Four letters call for accountable CFPB reform, tailored regulation, secure payment innovation, and continued focus on servicemembers, veterans, and military families

WASHINGTON, DC (July 13, 2026) |

The Defense Credit Union Council (DCUC) today submitted four letters to House and Senate leaders ahead of congressional hearings on the Consumer Financial Protection Bureau’s semi-annual report and the Federal Reserve’s semi-annual monetary policy report. The letters urge lawmakers to preserve strong consumer protections, financial stability, and payment system resiliency while ensuring federal policy recognizes the distinct structure of member-owned credit unions and the unique financial needs of servicemembers, veterans, Department of Defense personnel, and military families.

DCUC’s letters were sent to the Senate Committee on Banking, Housing, and Urban Affairs and the House Committee on Financial Services. The CFPB letters address the Bureau’s semi-annual report, the House Financial Services Committee’s consideration of the CFPB Reform Act of 2026 discussion draft, and the need for a more accountable, transparent, and coordinated consumer financial protection framework. The Federal Reserve letters address monetary policy, payment system modernization, fraud prevention, interchange, digital assets, and the importance of tailored supervision for community-based financial institutions.

WHAT YOU NEED TO DO:
- 1) In the DCUC release, which two congressional committees were the letters sent to?
- 2) Set down everything in the DCUC release from "DCUC’s letters were" down to "community-based financial institutions.", with the wording unchanged.

RECORDED INFORMATION:
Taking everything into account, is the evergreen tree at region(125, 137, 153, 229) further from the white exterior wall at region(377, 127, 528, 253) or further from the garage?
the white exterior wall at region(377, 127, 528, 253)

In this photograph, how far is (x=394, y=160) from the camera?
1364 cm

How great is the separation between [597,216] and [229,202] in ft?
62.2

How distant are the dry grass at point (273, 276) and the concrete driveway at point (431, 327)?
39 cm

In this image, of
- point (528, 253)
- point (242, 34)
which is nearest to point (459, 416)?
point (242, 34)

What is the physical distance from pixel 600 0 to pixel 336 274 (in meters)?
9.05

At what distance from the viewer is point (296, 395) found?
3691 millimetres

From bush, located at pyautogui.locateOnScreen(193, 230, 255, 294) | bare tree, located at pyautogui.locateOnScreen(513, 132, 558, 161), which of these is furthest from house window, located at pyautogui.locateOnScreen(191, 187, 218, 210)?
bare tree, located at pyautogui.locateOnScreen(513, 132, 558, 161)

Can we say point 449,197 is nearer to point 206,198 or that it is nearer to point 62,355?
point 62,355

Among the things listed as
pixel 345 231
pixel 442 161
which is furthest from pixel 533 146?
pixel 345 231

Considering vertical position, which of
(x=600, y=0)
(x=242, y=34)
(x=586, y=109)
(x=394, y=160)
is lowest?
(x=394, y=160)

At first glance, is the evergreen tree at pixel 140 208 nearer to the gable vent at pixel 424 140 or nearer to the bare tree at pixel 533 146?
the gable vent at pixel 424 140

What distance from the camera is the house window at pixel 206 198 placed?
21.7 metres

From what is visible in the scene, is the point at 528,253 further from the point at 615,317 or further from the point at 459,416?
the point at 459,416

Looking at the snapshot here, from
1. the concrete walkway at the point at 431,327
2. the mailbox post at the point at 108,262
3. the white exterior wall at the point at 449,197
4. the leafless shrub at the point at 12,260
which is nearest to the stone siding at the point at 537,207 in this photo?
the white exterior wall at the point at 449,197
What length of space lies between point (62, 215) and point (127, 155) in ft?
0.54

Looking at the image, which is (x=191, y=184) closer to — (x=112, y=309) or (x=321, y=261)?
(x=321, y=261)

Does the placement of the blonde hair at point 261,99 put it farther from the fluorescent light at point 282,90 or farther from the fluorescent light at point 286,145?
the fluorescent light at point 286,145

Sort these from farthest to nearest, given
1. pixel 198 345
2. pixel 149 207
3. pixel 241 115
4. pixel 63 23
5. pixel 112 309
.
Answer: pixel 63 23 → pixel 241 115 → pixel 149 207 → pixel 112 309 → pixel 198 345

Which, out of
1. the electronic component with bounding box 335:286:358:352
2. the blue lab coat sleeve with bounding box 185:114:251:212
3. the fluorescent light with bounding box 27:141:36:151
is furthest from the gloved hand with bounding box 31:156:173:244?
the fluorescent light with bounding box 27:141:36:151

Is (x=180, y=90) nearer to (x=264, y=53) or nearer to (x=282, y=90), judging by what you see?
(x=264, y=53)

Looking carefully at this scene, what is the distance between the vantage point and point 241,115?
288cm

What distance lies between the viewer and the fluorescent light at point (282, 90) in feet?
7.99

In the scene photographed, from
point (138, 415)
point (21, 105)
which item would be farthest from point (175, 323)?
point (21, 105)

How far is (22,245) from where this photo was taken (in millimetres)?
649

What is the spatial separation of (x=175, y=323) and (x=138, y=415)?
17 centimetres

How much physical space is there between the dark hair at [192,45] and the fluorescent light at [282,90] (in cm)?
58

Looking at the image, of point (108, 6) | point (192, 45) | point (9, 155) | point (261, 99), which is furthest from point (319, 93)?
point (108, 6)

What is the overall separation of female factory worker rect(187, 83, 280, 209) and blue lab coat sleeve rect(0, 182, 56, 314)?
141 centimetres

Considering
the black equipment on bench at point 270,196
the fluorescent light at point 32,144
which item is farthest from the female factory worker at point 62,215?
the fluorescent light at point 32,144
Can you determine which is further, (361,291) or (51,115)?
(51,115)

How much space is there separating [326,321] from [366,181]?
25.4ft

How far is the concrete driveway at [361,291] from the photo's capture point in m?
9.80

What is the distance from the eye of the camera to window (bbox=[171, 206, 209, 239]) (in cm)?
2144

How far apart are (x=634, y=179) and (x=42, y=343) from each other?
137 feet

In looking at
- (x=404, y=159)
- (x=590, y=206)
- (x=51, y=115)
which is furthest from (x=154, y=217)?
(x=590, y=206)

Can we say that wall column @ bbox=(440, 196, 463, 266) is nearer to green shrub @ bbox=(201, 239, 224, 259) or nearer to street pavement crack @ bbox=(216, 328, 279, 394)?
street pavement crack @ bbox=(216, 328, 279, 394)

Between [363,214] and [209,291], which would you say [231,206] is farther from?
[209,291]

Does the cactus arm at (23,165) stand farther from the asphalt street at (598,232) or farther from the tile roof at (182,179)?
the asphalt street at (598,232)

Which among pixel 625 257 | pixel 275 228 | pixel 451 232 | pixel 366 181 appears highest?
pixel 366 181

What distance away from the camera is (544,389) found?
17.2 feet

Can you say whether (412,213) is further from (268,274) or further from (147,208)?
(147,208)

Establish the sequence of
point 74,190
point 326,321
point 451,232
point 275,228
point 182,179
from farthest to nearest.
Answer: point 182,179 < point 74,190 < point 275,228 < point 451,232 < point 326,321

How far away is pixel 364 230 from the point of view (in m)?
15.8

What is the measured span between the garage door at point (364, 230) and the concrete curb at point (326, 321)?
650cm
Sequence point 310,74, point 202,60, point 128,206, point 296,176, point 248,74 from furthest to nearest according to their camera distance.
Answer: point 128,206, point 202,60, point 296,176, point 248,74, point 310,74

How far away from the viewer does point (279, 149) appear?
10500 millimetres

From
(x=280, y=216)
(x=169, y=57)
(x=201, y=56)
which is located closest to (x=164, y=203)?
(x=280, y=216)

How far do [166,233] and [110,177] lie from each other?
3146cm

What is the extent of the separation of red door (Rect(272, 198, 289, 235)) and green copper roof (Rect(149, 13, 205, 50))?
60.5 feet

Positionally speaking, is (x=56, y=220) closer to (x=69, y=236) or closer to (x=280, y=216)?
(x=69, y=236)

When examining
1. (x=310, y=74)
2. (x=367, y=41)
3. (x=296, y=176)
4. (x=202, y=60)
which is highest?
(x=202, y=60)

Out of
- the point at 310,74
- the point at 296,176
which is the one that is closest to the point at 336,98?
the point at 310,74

FINAL ANSWERS:
- 1) The Senate Committee on Banking, Housing, and Urban Affairs and the House Committee on Financial Services.

- 2)
DCUC’s letters were sent to the Senate Committee on Banking, Housing, and Urban Affairs and the House Committee on Financial Services. The CFPB letters address the Bureau’s semi-annual report, the House Financial Services Committee’s consideration of the CFPB Reform Act of 2026 discussion draft, and the need for a more accountable, transparent, and coordinated consumer financial protection framework. The Federal Reserve letters address monetary policy, payment system modernization, fraud prevention, interchange, digital assets, and the importance of tailored supervision for community-based financial institutions.